Omit the images. Copy each entry word for word.

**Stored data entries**
━━━━

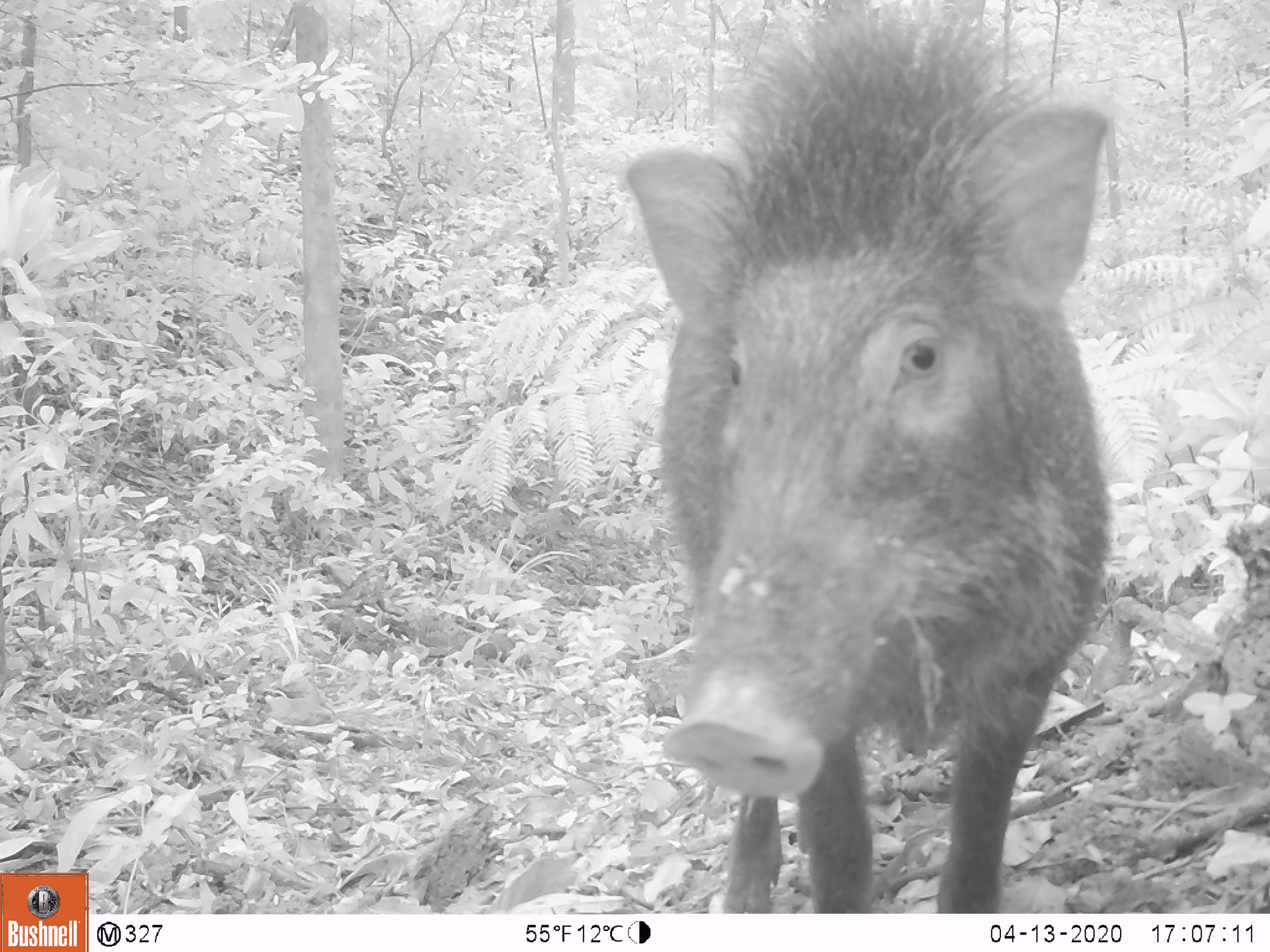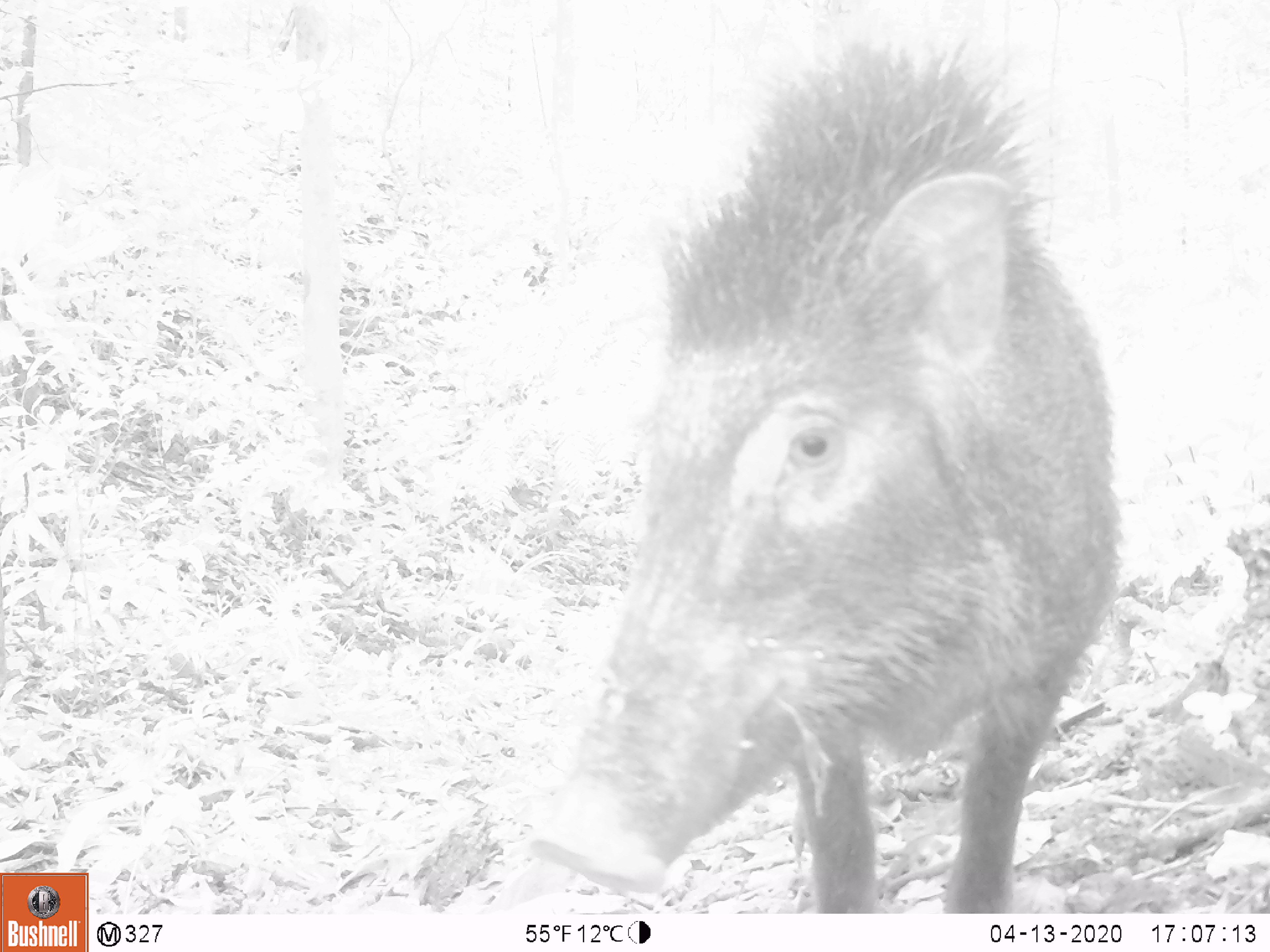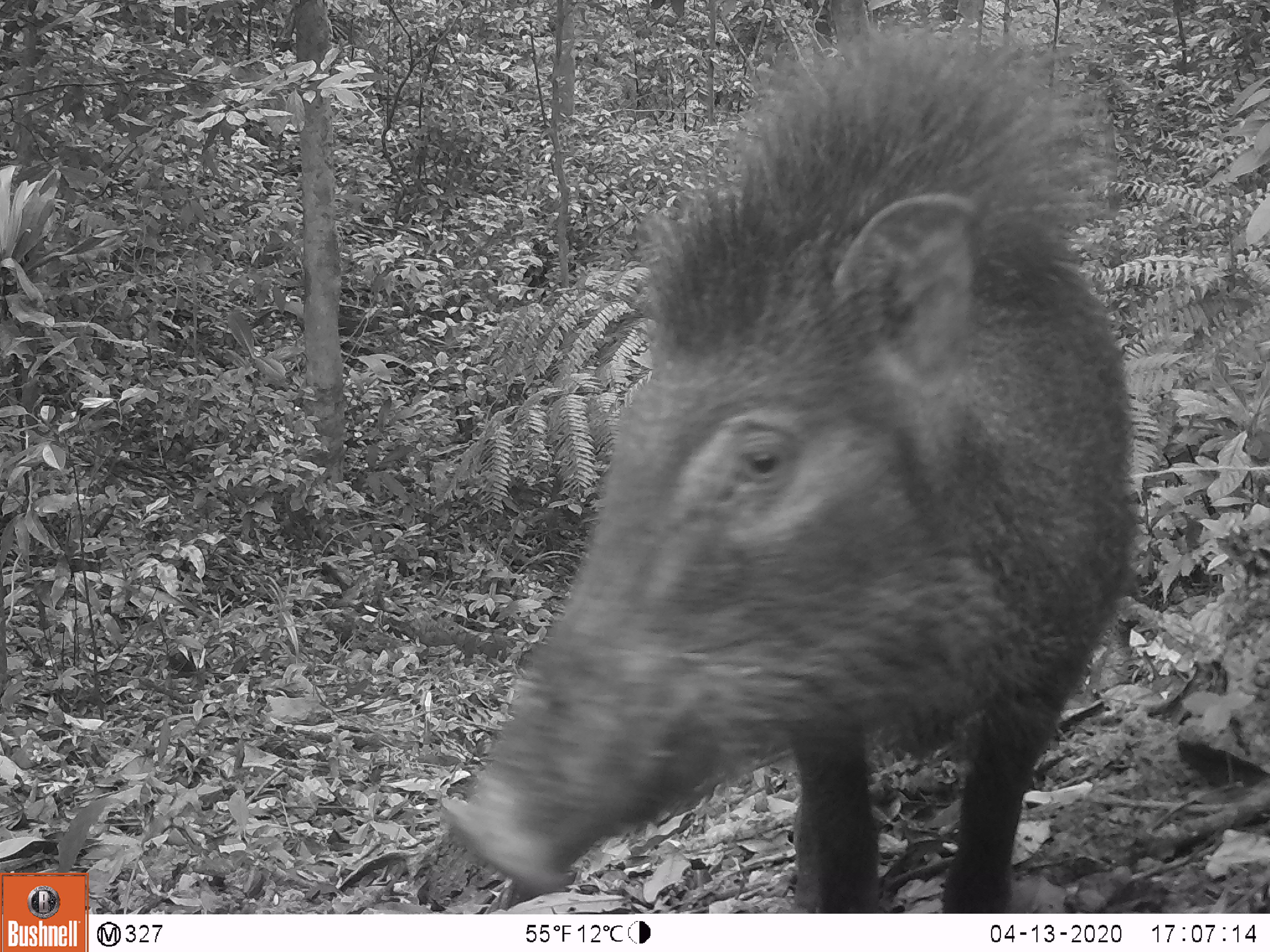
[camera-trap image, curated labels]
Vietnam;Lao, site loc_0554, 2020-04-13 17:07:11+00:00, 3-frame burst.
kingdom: Animalia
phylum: Chordata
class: Mammalia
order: Artiodactyla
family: Suidae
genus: Sus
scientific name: Sus scrofa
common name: eurasian wild pig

━━━━

**Answer box**
[camera-trap image, curated labels]
Vietnam;Lao, site loc_0554, 2020-04-13 17:07:11+00:00, 3-frame burst.
kingdom: Animalia
phylum: Chordata
class: Mammalia
order: Artiodactyla
family: Suidae
genus: Sus
scientific name: Sus scrofa
common name: eurasian wild pig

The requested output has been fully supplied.